— Quoted passage —
# What a MESS???



## daworz (Jan 24, 2006)

Got a job comming up in March, And after seeing it i wish i would'nt have taken it, you know thoses Jobs! It got the old plaster walls where the plaster has loosened from the lath,but did not bid the job to do a complete tear down to the studs, and thought i could lay 1/4" drywall over the top,has anyone had any expericencs with this type of work over? any help would be great!!!!! plus i want ti too look good as well!


----------



## Chris G (May 17, 2006)

1/4 won't be thick enough, you'll have wavy walls. 1/2 would be far better.


----------



## painterman (Feb 5, 2005)

Could you not use plaster washers to reattach the existing loose plaster.3/8 drywall would work better. You will have to do some type of molding to cover the joint if the original baseboard is being used.


----------



## dusty the taper (Jan 20, 2007)

****ty deal dude


----------



## daworz (Jan 24, 2006)

*March Madness?*

painterman, 
yes iam planning on useing the exsisting Baseboard, and that is also a Major problem? That i have'nt even started too think about, Got any idea's I may and try too get a picture up shortly to give you all the problem. But what i remember is it has oak trim that mesures like 5.5 inches.


----------



## painterman (Feb 5, 2005)

Post a few pics. I have done tons of these jobs. They always work out if you plan ahead a little.


----------



## AtlanticWBConst (Mar 29, 2006)

We have done ALOT of these in the past. 

1.) Remove any really loose crumbling areas that will not stay on the walls. (I am referring to the plaster that might be falling off the lathing, or is just plain lumpy) Install comparable thickness sheetrock into the holes over the lathing to fill in the depth of the areas.

2.) Remove any trim work that may get in the way.

3.) Go over all of it with 3/8" Sheetrock.

Example: This coming week, we are going into an apartment unit in the Boston area to rip down the acoustic ceilings, re-frame, new electrical for new lighting and then drywall.
There was an area that my biz. partner re-sheetrocked years ago (using the method I listed).... I COULD NOT even have guessed that he had re-done the walls ...


----------



## Ted W (Jan 7, 2007)

If you remove the trim for reinstallation you'll have to accomodate the extra thickness added to the wall surface, probably by ripping strips of oak filler, stained and varnished to match existing. These fillers will go between the trim and door/window jambs.

— Action item —
Translate into Spanish this sentence from the forum thread on covering old plaster walls: "These fillers will go between the trim and door/window jambs."

— Data listing —
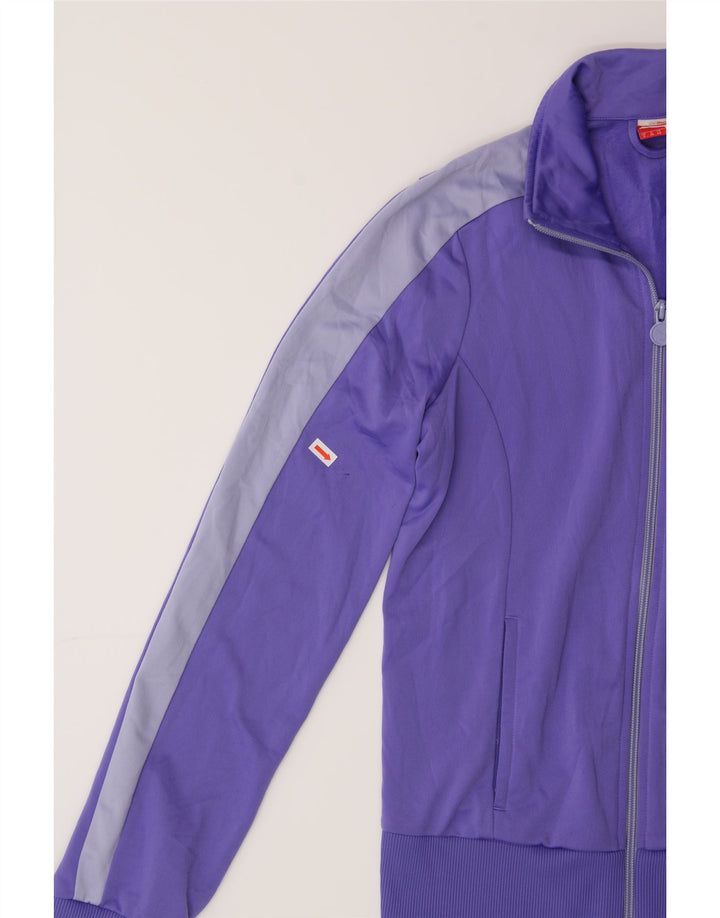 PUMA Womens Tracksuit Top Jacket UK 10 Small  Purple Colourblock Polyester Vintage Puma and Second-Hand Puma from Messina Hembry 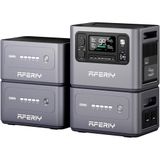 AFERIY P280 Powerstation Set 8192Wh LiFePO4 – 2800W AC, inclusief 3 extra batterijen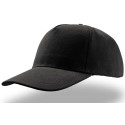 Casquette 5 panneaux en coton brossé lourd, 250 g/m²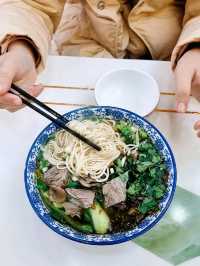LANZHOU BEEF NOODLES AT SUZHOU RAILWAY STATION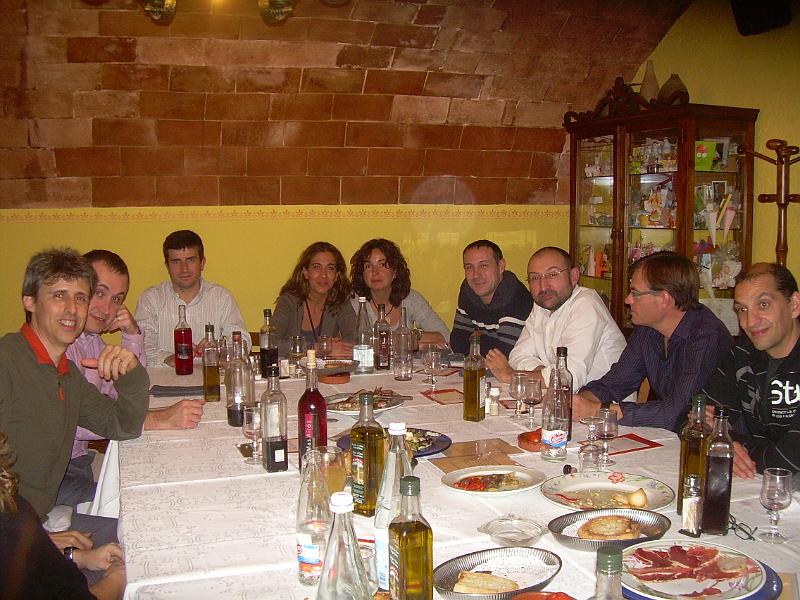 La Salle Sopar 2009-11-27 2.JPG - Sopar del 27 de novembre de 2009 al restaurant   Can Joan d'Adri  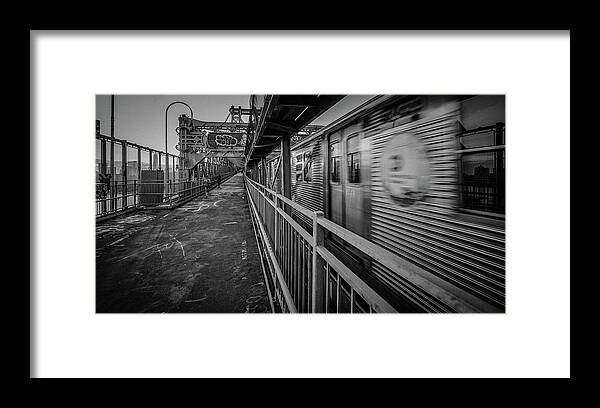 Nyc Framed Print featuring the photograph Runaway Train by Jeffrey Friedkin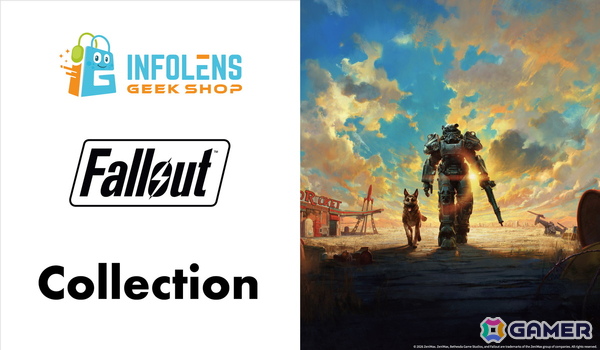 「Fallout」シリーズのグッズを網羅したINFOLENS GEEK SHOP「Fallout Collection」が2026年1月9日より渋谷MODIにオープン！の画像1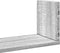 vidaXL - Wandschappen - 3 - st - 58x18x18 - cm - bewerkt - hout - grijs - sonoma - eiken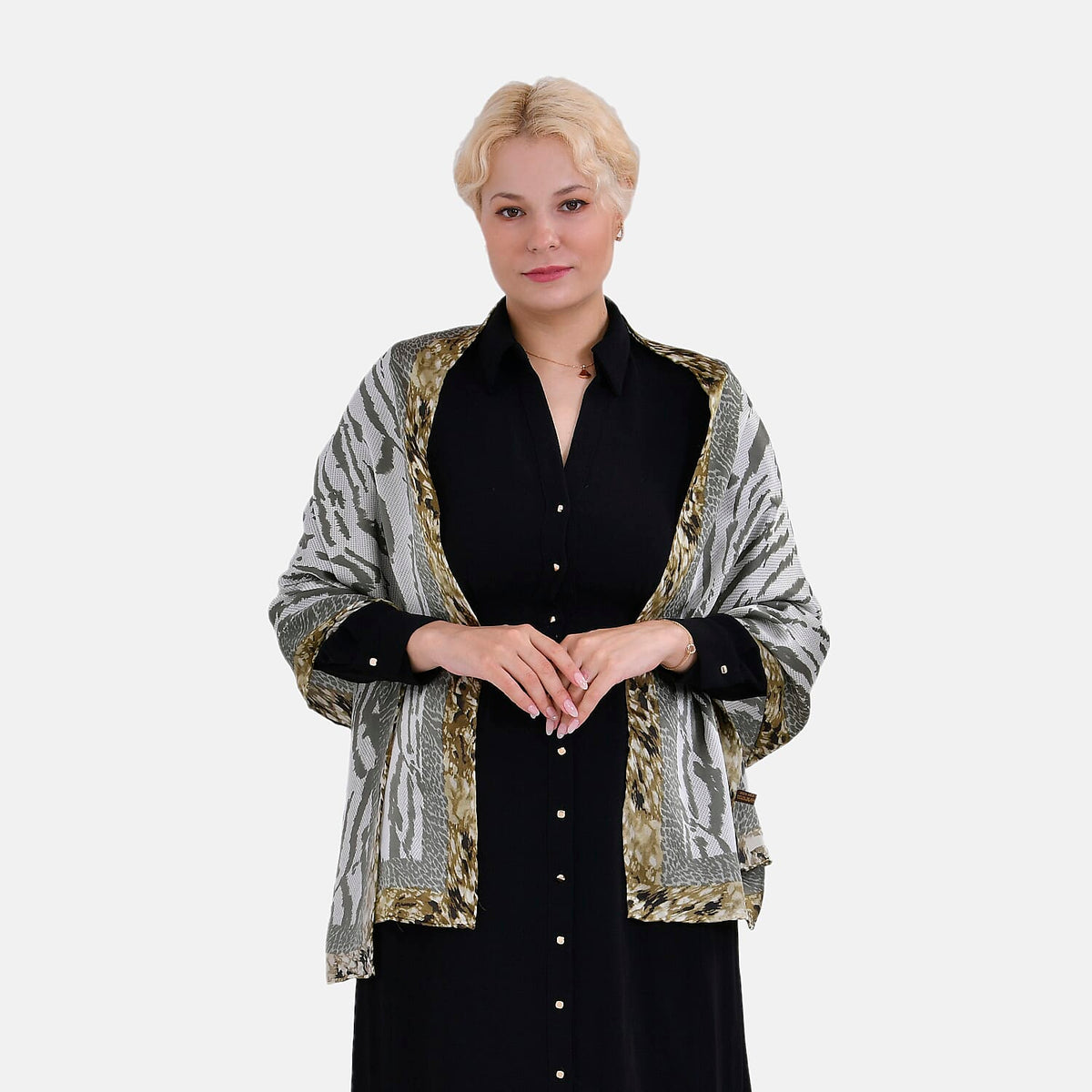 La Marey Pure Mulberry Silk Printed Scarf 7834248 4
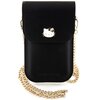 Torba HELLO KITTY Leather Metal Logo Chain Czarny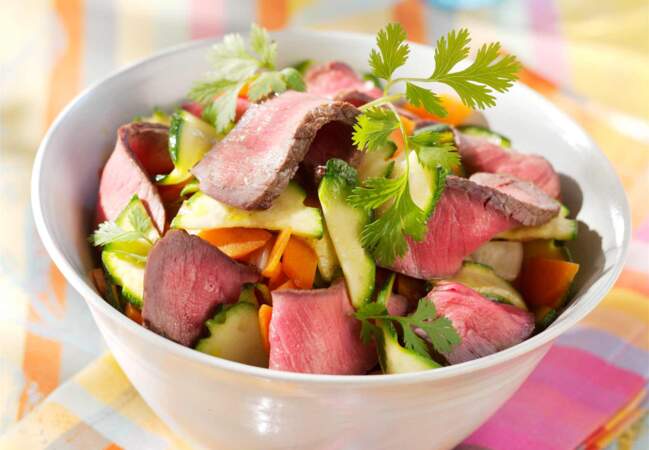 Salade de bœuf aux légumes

— Solution for this exercise —
Estos rellenos irán entre la moldura y las jambas de puertas/ventanas.